Dengan langkah setengah berlari Laras menuju kompleks perumahan Amerta. Sampai disana, beruntung semua temannya masih ada di rumah Ameera. Mereka baru saja akan tiup lilin.
"Laras!" panggil Ameera, setengah berteriak. Gadis itu langsung batal meniup lilin ulang tahunnya.
"Sini" panggilnya.
Laras mempercepat langkahnya. Dia masih memakai seragam SMP nya. Peluh membasahi keningnya setelah berjalan cepat tadi.

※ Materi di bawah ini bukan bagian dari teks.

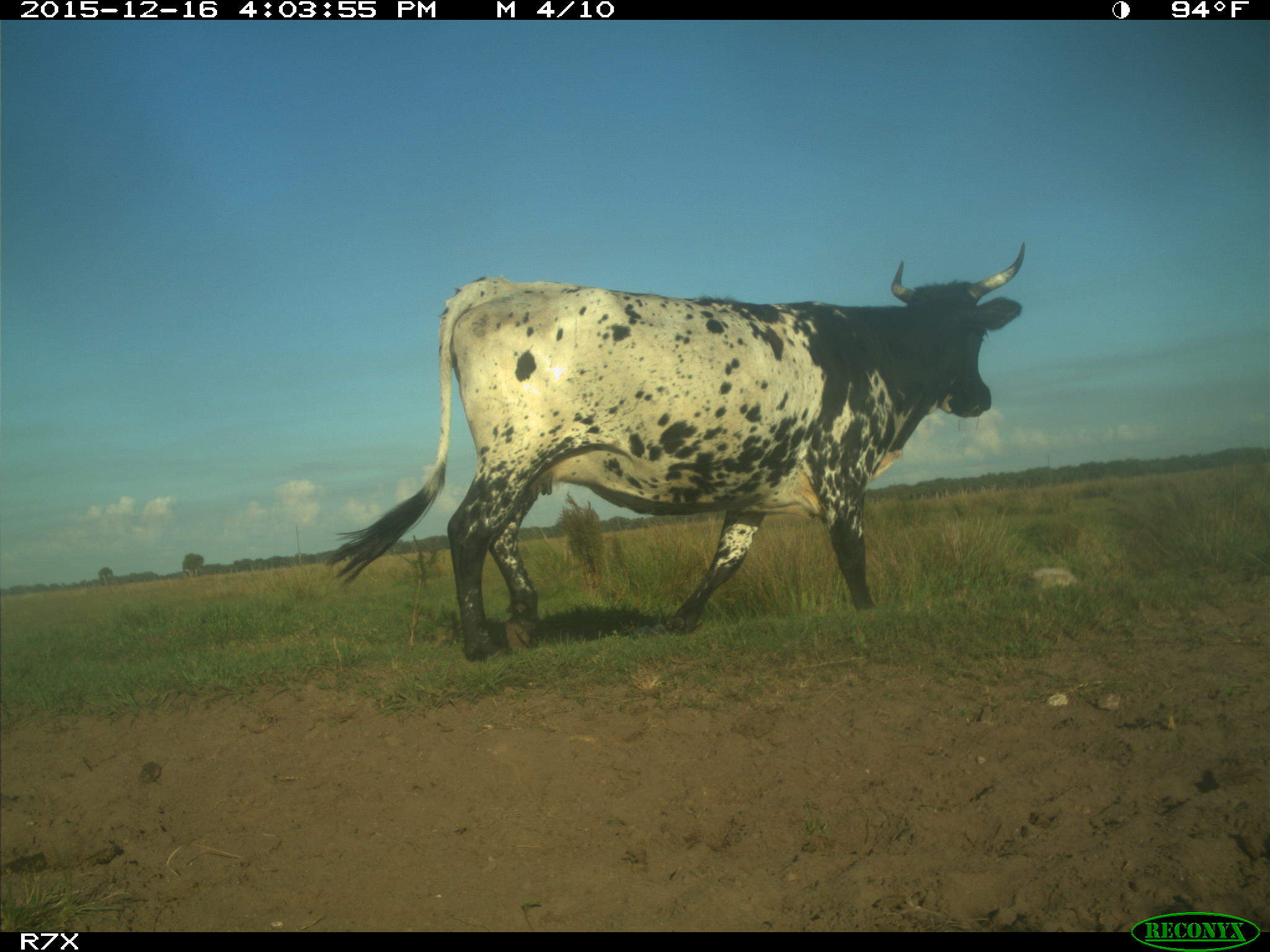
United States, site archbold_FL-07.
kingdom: Animalia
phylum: Chordata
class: Mammalia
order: Artiodactyla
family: Bovidae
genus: Bos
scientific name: Bos taurus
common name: domestic cow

"Sori,,telat," ucap Laras, sambil menyeka keningnya yang berpeluh.
"Enggak apa, seneng, akhirnya datang," balas Ameera, senyumnya mengembang saat melihat teman sebangkunya ini.
"Ini..selamat ulang tahun," ujar Laras, sambil menyerahkan bungkusan kado yang sudah disiapkannya. Laras berusaha merapihkan pinggiran bungkusan kado yang terlihat kusut karena dimasukkannya ke dalam tas.
"Sori, lecek ya," ucap Laras, tersenyum malu, sambil menggosok-gosok ujung bungkusan kado itu, berharap sedikit lebih baik.
"Enggak papa kali Ras,".
"Kita mulai acara potong kue nya yuk, Meer, nanti kemaleman ini teman-teman kamu pulangnya kalau kelamaan " potong Tante Asri.
"Iya Ma," balas Ameera.
Acara potong kue pun dilanjutkan, Laras mendapat potongan kue ke empat dari Ameera.
"Ras, main piano dong," ucap Ameera.
"Hmmm?" Laras melongo. Dia memang lumayan bisa memainkan piano, tapi main didepan teman-temannya, dia tidak terlalu percaya diri.
"Iya, buat hiburan, nanti gue yang nyanyi, setuju ga teman-teman?" tanya Ameera pada teman-temannya.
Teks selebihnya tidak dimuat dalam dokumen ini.